At long last, the Albanese government is starting to rein in Australia’s biggest grey rhino, the National Disability Insurance Scheme (NDIS):

“Mark Butler has revealed Labor will seek to slash the growth of the National Disability Insurance Scheme down to between 4 per cent and 5 per cent a year over the long term to get the $40bn a year scheme in line with other major health programs like Medicare, confirming “eligibility will need to change” to achieve this goal.

In comments that he said he knew would be “hard for some parents to hear”, the Health and Disability Minister said too many autistic children were on the scheme and that access to the NDIS for young Australians needed to fundamentally change.”

The announcement followed a story in The Age last week that claimed “16 per cent of all six-year-old boys in the country” were drawing from the NDIS, which is still growing at an annual rate above 10%.

I don’t doubt that the change to eligibility will reduce the rate of growth in the NDIS. It was necessary; without changes, the NDIS’s unchecked growth would force future tax hikes or service cuts elsewhere. That’s because it’s an extremely generous scheme—“a child with autism may receive 70 therapy sessions a year”—with no income means testing, creating strong incentives for anyone who might be eligible to seek out a diagnosis.

In policymaking, incentives should be aligned as much as possible. If you remove that feedback loop, people are less aware of the scarce resources they’re consuming and they’ll continue to demand more of them.
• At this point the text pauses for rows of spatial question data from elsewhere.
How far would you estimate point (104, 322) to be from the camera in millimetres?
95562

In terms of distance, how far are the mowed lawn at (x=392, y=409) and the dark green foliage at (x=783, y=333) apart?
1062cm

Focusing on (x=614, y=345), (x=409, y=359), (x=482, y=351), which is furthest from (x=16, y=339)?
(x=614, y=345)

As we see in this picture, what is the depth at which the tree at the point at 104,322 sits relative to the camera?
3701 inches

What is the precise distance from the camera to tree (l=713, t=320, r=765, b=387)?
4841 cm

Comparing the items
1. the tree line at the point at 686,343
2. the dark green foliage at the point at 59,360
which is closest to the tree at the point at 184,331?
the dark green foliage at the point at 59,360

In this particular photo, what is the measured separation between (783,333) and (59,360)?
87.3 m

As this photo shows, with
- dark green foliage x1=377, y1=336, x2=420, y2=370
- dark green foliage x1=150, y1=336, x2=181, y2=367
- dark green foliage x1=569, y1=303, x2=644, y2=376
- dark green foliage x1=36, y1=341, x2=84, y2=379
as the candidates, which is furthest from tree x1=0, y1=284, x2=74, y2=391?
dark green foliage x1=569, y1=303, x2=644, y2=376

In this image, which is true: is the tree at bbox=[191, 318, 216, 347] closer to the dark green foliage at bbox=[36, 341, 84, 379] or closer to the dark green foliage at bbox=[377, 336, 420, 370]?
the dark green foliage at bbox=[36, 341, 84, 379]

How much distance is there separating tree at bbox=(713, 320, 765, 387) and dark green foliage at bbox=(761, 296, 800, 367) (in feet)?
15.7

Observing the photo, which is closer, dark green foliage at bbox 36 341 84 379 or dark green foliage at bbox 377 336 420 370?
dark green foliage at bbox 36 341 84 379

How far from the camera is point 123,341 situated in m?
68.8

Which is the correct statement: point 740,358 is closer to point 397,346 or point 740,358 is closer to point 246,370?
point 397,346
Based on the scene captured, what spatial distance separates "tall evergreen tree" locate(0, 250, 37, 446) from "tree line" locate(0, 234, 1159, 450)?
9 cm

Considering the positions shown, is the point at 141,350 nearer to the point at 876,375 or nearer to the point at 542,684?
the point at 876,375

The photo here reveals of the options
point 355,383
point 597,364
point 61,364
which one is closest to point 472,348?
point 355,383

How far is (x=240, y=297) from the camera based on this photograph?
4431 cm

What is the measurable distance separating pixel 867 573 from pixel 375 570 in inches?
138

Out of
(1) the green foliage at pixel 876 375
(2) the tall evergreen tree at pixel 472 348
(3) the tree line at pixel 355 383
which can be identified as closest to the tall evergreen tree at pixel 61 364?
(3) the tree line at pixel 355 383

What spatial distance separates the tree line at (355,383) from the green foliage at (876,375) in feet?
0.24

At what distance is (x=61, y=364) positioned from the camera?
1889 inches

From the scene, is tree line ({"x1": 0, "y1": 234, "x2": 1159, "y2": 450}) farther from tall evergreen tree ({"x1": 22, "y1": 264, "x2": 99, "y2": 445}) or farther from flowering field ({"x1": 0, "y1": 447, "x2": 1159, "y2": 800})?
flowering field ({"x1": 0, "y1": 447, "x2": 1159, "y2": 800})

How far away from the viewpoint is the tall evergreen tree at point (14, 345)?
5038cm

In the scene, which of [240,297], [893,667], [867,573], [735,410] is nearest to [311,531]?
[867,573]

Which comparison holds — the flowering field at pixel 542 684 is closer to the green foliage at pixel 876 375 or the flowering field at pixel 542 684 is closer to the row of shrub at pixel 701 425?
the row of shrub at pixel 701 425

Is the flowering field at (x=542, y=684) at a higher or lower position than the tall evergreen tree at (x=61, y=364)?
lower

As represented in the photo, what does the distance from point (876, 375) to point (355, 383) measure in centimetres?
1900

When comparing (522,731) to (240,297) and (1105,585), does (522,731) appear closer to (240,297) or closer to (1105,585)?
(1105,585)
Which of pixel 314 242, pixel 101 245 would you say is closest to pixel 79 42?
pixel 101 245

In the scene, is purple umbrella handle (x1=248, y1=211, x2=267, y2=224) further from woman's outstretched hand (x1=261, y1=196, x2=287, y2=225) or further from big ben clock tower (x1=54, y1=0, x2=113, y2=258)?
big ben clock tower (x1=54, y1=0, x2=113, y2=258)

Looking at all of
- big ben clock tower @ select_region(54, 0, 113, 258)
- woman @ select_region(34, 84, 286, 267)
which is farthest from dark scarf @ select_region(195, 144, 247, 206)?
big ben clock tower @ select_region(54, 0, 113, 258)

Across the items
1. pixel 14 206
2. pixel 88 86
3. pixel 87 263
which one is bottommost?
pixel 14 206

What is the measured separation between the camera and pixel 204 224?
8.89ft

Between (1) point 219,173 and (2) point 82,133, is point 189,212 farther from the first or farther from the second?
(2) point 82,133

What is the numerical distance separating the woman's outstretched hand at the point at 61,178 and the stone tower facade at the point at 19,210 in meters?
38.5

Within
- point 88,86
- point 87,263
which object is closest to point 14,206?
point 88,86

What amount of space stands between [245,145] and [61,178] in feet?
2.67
Without price signals to reflect the costs, even if just partial costs (e.g. co-payments or income-adjusted contributions), demand will always exceed supply.

Given that budgets aren’t unlimited, that generally leads governments to ration supply, which it can do on two main margins: eligibility restrictions (e.g., removing autism) or supply constraints (e.g., stricter provider rules). The first is what the Albanese government just announced, and perhaps other disabilities will follow in due course. At least until the NDIS is only providing for whom it was originally intended—those with severe and permanent disabilities, not developmental delays or autism.

The second margin simply makes it more difficult to access NDIS services. For example, it could make it harder to become a NDIS service provider by adding more stringent qualification requirements, registration fees, or compliance obligations. This would reduce the stress on the budget but could also make the NDIS considerably worse for those on it as both quantity (e.g. fewer providers, longer wait times) and quality (e.g., less specialised care) deteriorate. Eventually, the NDIS could end up resembling countries where healthcare is completely “free”, i.e. long wait times and panels deciding who gets treated.

While I would like to see the NDIS shift to a more decentralised, market-based model, the first option is clearly preferable, so it’s great to see the Albanese government making that move with autism. The unfortunate reality of political incentives is that they usually steer governments to follow the second option, which is essentially subsidise demand and then when it becomes a fiscal problem, restrict supply.